Public pools and the (supposed) joy they bring

I want you to imagine something. Close your eyes, take a deep breath and picture in your mind a truly horrifying place: a large, vat-like pool of chemical-laced liquid, surrounded on all sides by rough cement walkways. Scores of smelly, unwashed, barely-clothed people spill into the vat, swirling the waters into a milky soup of shampoo, cologne, tanning lotion, sunscreen and deodorant. A stone-faced, tan-skinned overseer perches himself high above the teeming waters, stoically observing. Screaming children run amuck, free to slip and injure themselves on the cement and plummet from dizzyingly high platforms.

Do you have the image in your head? Good. Focus on it. Can you smell the overwhelming B.O. of the impossibly hairy man eating a chili dog in the lawn chair next to you? Is the image of a pasty man in a tiny Speedo etched deep into your mind? Are your ears ringing with the shrill screams of three dozen feral children participating in the sick charade known as “Marco Polo?”

It’s terrifying, isn’t it? It’s sickening to even imagine. But the most frightening about this place is that it actually exists: it’s called a public pool, and they dot the country like infernal fortresses of evil.

The idea of the public pool is an innocent one: they provide a place for people to gather, to do some swimming and cool off. The family can hop in the minivan with a cooler of Capri-Sun and have an afternoon of fun. Kids love to swim, adults love to lay in the sun. What’s not to like? Seems like paradise, right?

No. The result is closer to hell on earth, a bubbling cesspool of wickedness.

I have always hated public pools, for as long as I can remember. The idea of being placed in a large body of water, shoulder-to-shoulder with a hairy, slightly European man sporting a bathing suit about four sizes too small, is the stuff of nightmares. And then there was the ever-present possibility that an older kid would decide it would be fun to dunk me under water, where the crotch of the European guy is horrifyingly apparent (much like a looming Great White).

This experience is just short of traumatic for a child.

And then there’s the water park, a virtual city of public pools and water slides. Though the water park can be pretty fun, it suffers from many of the same issues: punk kids, apathetic parents, ridiculously overweight men in tiny shorts, etc.
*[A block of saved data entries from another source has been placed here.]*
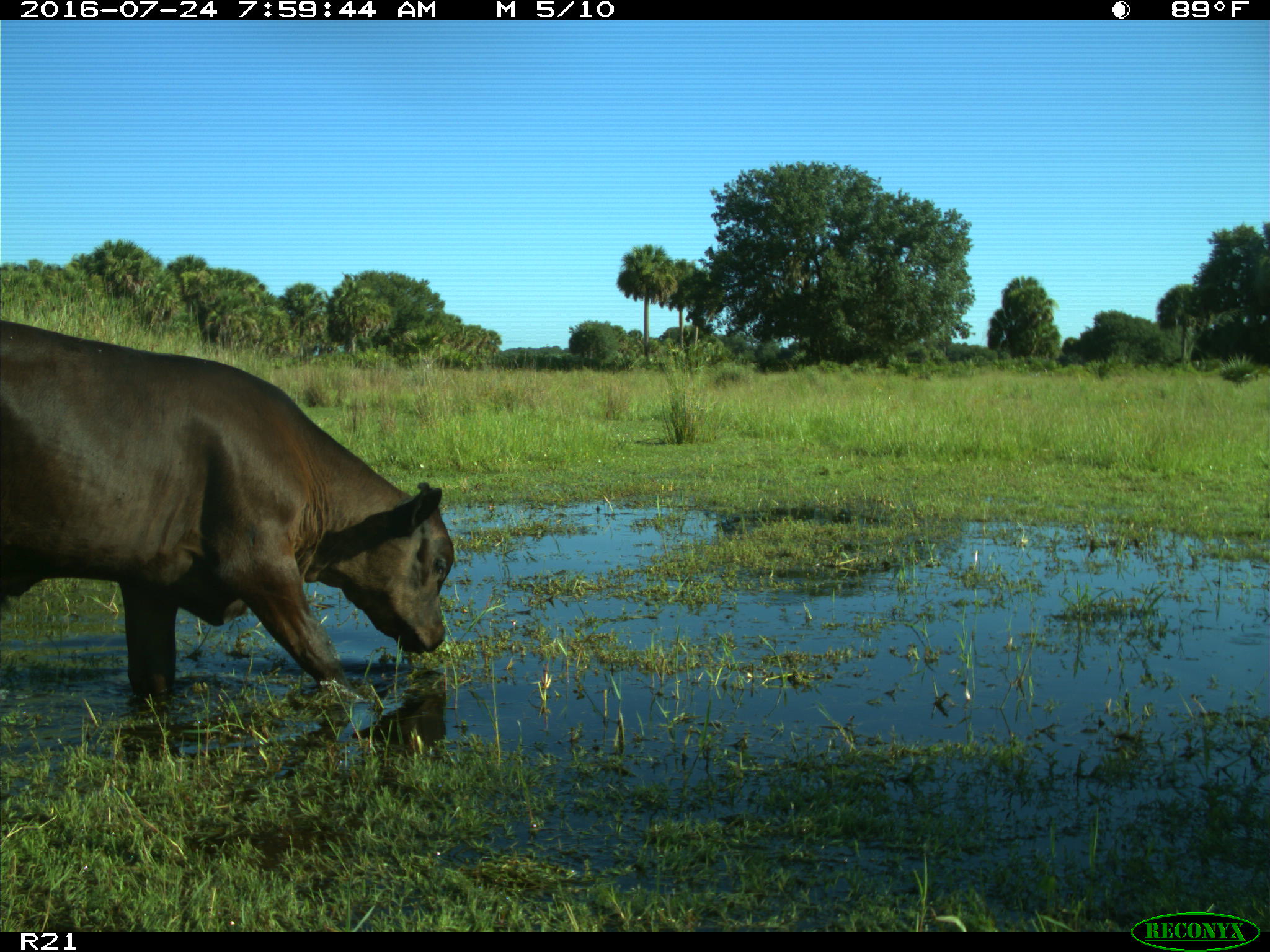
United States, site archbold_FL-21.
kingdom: Animalia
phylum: Chordata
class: Mammalia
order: Artiodactyla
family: Bovidae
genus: Bos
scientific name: Bos taurus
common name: domestic cow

With the water park, there’s also the very likely chance that you will be crammed into a dark, cylindrical tube and propelled at outrageously high speeds. The sensation, I imagine, is much like leaving the womb. You explode out the end like a shotgun blast and tumble headfirst into a pool of stagnant water, the foul liquid rocketing up your nostrils. As you surface, sputtering, three gallons of chlorine sloshing about in your sinus cavities, your mom calls to you from the warm safety of her lawn chair.

“Was that fun, honey?”

Before you can answer, a 500-pound man in cut-off denim shorts descends the slide and slams into you with the force of an out-of-control bulldozer. For a single, blissful moment, you wonder if you’ve died. But then you realize that heaven isn’t supposed to feel like you’re slowly suffocating at the bottom of a pool, the crushing weight of a half-ton man-creature atop your feeble frame.

No, this is more like hell. The hell of a public pool.